This Friday, I’ll be shining a light on those pesky misconceptions that often get snakes and people harmed or killed. Snakes are just like any animal, and they deserve a healthy dose of respect, but they need not be feared (yes, I’m talking about the deadly ones as well, don’t give me that look).

All snakes are poisonous

First and foremost, there is a difference between poison and venom. Poison has to be ingested or absorbed into the body in order to take effect, while venom always has to be injected. It sounds like nitpicking, but it means that you can touch a venomous snake without being envenomed (please don’t try this, though). As far as I know, the only ‘poisonous’ snake would be the spitting cobra, because the venom can be absorbed through the eyes when it spits in your face. However, the absorption of the venom will only blind you (only, she says), rather than its bite, which can kill you. Venom usually won’t harm you if it’s swallowed, though that may not be true across the board, so again, don’t try this at home.

Secondly, the amount of non-venomous species of snakes in the world far outnumber the amount of venomous ones by a whopping 80%. That means only 20% of snake species are venomous, and that’s including such species as the garter snake, a snake with such mild venom that it was only recently discovered to actually produce it. Garter snakes are those snakes your kids pick up from around the back yard garden and terrorize their grandmother with; they’re everywhere, harmless, and they just so happen to have rear-fangs that manufacture a venom not even sufficient enough to make your arm swell. In fact, Venomous insects, fish, and poisonous plants pose more a threat to humans that venomous snakes do, and more people die by bee sting annually than they do by snake bite. Don’t mistake me, you still do not want to mess with a venomous snake, and its safer to just leave snakes alone on the whole, but there’s little reason to go overboard and kill any snakes you come across.

Data excerpts —

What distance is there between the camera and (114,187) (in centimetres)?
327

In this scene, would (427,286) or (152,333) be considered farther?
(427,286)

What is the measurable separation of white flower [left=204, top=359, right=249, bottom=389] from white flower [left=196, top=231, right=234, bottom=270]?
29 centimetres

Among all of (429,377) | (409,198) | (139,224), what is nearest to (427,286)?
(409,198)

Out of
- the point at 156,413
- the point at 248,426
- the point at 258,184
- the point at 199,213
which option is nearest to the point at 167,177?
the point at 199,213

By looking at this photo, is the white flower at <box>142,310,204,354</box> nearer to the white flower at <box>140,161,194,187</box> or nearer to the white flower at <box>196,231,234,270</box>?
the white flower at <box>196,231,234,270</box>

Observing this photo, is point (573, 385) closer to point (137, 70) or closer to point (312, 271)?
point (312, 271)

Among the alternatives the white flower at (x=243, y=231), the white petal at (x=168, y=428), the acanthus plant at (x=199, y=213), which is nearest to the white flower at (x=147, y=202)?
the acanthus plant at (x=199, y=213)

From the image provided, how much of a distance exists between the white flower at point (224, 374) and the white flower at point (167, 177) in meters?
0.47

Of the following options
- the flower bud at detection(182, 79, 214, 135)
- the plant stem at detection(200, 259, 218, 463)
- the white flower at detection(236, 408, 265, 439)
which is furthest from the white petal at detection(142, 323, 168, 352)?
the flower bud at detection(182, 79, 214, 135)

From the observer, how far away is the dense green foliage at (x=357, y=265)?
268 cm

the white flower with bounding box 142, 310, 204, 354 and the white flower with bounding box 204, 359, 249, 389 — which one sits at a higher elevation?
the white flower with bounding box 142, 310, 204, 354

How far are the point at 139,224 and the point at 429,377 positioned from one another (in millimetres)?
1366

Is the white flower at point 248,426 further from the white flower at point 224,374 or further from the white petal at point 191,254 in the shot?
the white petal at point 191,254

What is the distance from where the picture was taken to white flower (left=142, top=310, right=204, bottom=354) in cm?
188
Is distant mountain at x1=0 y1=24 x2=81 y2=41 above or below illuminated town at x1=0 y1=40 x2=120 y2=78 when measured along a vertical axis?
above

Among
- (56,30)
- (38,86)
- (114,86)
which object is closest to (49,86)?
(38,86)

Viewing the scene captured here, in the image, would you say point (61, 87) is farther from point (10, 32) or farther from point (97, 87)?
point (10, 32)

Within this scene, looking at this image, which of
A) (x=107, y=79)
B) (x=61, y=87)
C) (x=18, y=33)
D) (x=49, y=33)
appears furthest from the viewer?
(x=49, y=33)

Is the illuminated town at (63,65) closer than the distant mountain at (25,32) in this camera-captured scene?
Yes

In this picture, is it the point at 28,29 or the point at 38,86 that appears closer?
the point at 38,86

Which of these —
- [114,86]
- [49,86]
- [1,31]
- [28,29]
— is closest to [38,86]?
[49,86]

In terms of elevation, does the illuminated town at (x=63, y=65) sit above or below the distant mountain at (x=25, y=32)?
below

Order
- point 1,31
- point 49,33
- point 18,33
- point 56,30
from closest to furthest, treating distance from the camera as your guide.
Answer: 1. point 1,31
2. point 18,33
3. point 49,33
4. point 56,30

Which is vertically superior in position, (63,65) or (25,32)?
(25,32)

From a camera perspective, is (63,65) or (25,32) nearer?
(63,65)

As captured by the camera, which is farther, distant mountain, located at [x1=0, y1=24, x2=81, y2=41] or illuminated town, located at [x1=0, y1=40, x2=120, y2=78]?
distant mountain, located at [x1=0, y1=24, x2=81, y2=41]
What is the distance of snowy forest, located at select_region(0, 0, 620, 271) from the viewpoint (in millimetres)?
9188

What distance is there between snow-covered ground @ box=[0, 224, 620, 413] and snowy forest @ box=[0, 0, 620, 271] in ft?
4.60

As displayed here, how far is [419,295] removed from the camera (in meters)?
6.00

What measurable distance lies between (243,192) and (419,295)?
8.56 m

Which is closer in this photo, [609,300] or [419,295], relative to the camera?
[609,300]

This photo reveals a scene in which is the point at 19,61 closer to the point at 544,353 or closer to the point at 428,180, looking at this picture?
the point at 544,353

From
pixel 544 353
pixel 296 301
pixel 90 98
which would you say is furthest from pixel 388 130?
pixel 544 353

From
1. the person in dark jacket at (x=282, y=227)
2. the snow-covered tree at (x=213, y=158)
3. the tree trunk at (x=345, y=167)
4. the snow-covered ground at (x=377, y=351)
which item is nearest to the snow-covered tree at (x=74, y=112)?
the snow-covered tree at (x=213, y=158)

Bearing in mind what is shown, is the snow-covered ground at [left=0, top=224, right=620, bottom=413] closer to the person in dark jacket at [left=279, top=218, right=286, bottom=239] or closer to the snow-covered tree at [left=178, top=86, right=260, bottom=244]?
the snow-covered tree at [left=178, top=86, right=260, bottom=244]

Task 1 —
Transcribe the passage on snake misconceptions, starting at "All snakes are" and ending at "this at home.".
Task 2 —
Write the next part of the passage on snake misconceptions, picking up after its final sentence.

Result 1 —
All snakes are poisonous

First and foremost, there is a difference between poison and venom. Poison has to be ingested or absorbed into the body in order to take effect, while venom always has to be injected. It sounds like nitpicking, but it means that you can touch a venomous snake without being envenomed (please don’t try this, though). As far as I know, the only ‘poisonous’ snake would be the spitting cobra, because the venom can be absorbed through the eyes when it spits in your face. However, the absorption of the venom will only blind you (only, she says), rather than its bite, which can kill you. Venom usually won’t harm you if it’s swallowed, though that may not be true across the board, so again, don’t try this at home.

Result 2 —
A snake’s stare can hypnotize you

Now, I don’t know anyone who actually believes this, but apparently the belief is out there, so I’ll address this anyways. Snakes can’t blink. At all. In evolutionary terms, the translucent lens that covers the snake’s eye is a modified eye lid. So, if you think about it, snakes eyes are actually perpetually closed, since they can see right through their lid anyway. On top of that, most snakes have pretty poor eye sight, and they depend more upon their heat sensors to pinpoint movement of prey. Some burrowing species, such as the sunbeam snake, are almost completely blind.

A snake’s tongue can sting you

When a snake flicks its tongue in and out, it’s smelling. The tongue gathers molecules as it waves up and down, then it’s brought back into the mouth and into something called the Jacobson’s organ, where it receives the molecules and interprets them as smell. It’s like an advanced nose that utilizes the tongue. When a snake smells the air, it’s gather information about you, the environment, and whether or not it should run, hunt, or relax (which is really all snakes do). When the tongue touches you, it’s a feather-light touch that may tickle you a bit–that’s it.

Only venomous snakes have teeth

When I ask people to think of an image of a snake, they usually come up with an unidentifiable, legless lizard with a gaping mouth and a pair of giant fangs. As far as vipers are concerned, that may not be too far off the mark, but a lot of time snakes are categorized by their skull structure, and not all venomous snakes have giant, folding fangs. Indeed, cobras have fixed front fangs that are only slightly more enlarged that the rest of their teeth, teeth that all snakes do, in fact, have. Aside from the specialized teeth that elapids sport, all snakes have rows of recurved teeth that help to pull their prey down their throat. It may be hard to see them at first because they’re rather thin and the gums cover most of the tooth, but they’re there, and the can cause a lot of damage in a big enough package.

Not all snakes eat meat

This is true and false, depending on how you look at it. Almost all snakes eat meat of one kind or another, be it bird, rat, mouse,frog, lizard, fish, or other snakes. However, there are some really small snakes that can’t physically take in such big prey, or they have no ready source of meat small enough for them, so they eat insects instead; things like worms, crickets, and other small invertebrates. I was once told by an owner that he had a ball python that survived solely on milk, and all I needed to ask was how long it lived under such care. Whether it’s animal or insect, the fact that most people can’t live with is that snakes require food that was at least one time breathing in order to survive.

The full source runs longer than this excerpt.